* **Document extract**:
Search for Text in PDF

The PDF to Text Converter component allows you to search for text in PDF documents and retrieve the text location and bounding rectangle information in PDF documents. This component is distributed as part of the Winnovative.Pdf.Next.PdfProcessor.Windows NuGet package when targeting Windows and as part of the Winnovative.Pdf.Next.PdfProcessor.Linux package when targeting Linux. The package for Windows is referenced by the Winnovative.Pdf.Next.Windows meta package and the package for Linux is referenced by the Winnovative.Pdf.Next.Linux meta package.

You can set whether the search is case-sensitive and whether it should match whole words only. You can also set the page range in the PDF document where the text is searched. Text search in password protected PDF documents is also supported and you can provide both user and owner passwords.

Overview

The Winnovative.Pdf.NextPdfToTextConverter class allows you to load a PDF file and search for text in its pages.

Create the PDF to Text Converter

The Winnovative.Pdf.NextPdfToTextConverter class is used to search for text in PDF documents. You can create an instance using the default constructor, which initializes the converter with standard settings. These settings can later be customized through properties like PdfToTextConverterUserPassword, PdfToTextConverterOwnerPassword and others, which control the text search process.

[Stored rows]

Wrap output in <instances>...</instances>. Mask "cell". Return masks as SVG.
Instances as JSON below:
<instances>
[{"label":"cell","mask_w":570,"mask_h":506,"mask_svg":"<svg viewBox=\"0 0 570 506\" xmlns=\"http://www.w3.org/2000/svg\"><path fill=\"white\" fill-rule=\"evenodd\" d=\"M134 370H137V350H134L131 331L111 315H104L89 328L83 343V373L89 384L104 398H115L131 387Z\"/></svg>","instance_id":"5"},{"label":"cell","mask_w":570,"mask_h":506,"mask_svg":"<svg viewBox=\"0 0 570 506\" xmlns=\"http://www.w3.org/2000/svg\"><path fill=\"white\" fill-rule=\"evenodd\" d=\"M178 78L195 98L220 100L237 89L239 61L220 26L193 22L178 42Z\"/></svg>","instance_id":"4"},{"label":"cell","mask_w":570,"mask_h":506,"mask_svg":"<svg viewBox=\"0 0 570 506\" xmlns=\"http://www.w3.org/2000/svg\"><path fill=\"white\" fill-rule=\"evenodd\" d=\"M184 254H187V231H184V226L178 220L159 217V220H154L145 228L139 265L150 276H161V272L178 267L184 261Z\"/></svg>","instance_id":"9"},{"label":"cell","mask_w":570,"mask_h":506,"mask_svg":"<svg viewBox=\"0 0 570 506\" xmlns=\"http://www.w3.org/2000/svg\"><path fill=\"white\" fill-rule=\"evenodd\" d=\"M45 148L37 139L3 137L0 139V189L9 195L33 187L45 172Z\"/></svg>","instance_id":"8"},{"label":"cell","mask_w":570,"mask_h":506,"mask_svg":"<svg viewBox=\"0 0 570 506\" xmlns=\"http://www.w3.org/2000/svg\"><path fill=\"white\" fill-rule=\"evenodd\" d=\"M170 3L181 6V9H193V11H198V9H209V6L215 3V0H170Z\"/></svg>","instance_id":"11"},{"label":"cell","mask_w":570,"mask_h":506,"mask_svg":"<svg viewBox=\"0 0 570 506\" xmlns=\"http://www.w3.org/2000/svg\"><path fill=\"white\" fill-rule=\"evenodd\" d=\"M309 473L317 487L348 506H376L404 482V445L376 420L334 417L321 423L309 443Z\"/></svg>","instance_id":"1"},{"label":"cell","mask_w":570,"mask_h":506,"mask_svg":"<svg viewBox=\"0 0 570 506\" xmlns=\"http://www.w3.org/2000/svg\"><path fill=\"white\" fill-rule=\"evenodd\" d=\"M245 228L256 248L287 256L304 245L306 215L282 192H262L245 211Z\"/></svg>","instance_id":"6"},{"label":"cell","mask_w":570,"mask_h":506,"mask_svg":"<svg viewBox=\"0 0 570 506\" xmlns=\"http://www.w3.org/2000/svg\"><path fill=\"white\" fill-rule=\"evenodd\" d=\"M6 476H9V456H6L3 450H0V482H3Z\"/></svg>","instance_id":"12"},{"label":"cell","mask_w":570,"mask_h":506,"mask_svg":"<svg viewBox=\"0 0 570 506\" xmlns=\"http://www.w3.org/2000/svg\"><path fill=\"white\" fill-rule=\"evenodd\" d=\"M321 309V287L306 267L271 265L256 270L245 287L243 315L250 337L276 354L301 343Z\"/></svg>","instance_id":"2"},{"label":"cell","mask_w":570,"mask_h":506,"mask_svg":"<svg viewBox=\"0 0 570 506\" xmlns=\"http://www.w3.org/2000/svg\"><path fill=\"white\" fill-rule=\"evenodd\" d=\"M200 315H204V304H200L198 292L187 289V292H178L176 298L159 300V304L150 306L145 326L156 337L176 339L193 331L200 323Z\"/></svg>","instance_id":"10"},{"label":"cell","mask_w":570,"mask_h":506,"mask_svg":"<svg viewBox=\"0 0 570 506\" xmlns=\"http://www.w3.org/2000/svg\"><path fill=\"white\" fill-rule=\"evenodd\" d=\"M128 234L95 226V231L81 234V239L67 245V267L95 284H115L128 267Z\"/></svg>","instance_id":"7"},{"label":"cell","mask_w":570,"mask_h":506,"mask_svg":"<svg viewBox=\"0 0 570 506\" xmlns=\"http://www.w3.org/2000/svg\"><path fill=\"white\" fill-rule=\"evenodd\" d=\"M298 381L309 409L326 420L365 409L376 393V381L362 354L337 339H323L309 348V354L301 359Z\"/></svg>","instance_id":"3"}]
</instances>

* **What the task requires**: Copy the PDF text search page above in full, word for word.

* **Task output**:
Search for Text in PDF

The PDF to Text Converter component allows you to search for text in PDF documents and retrieve the text location and bounding rectangle information in PDF documents. This component is distributed as part of the Winnovative.Pdf.Next.PdfProcessor.Windows NuGet package when targeting Windows and as part of the Winnovative.Pdf.Next.PdfProcessor.Linux package when targeting Linux. The package for Windows is referenced by the Winnovative.Pdf.Next.Windows meta package and the package for Linux is referenced by the Winnovative.Pdf.Next.Linux meta package.

You can set whether the search is case-sensitive and whether it should match whole words only. You can also set the page range in the PDF document where the text is searched. Text search in password protected PDF documents is also supported and you can provide both user and owner passwords.

Overview

The Winnovative.Pdf.NextPdfToTextConverter class allows you to load a PDF file and search for text in its pages.

Create the PDF to Text Converter

The Winnovative.Pdf.NextPdfToTextConverter class is used to search for text in PDF documents. You can create an instance using the default constructor, which initializes the converter with standard settings. These settings can later be customized through properties like PdfToTextConverterUserPassword, PdfToTextConverterOwnerPassword and others, which control the text search process.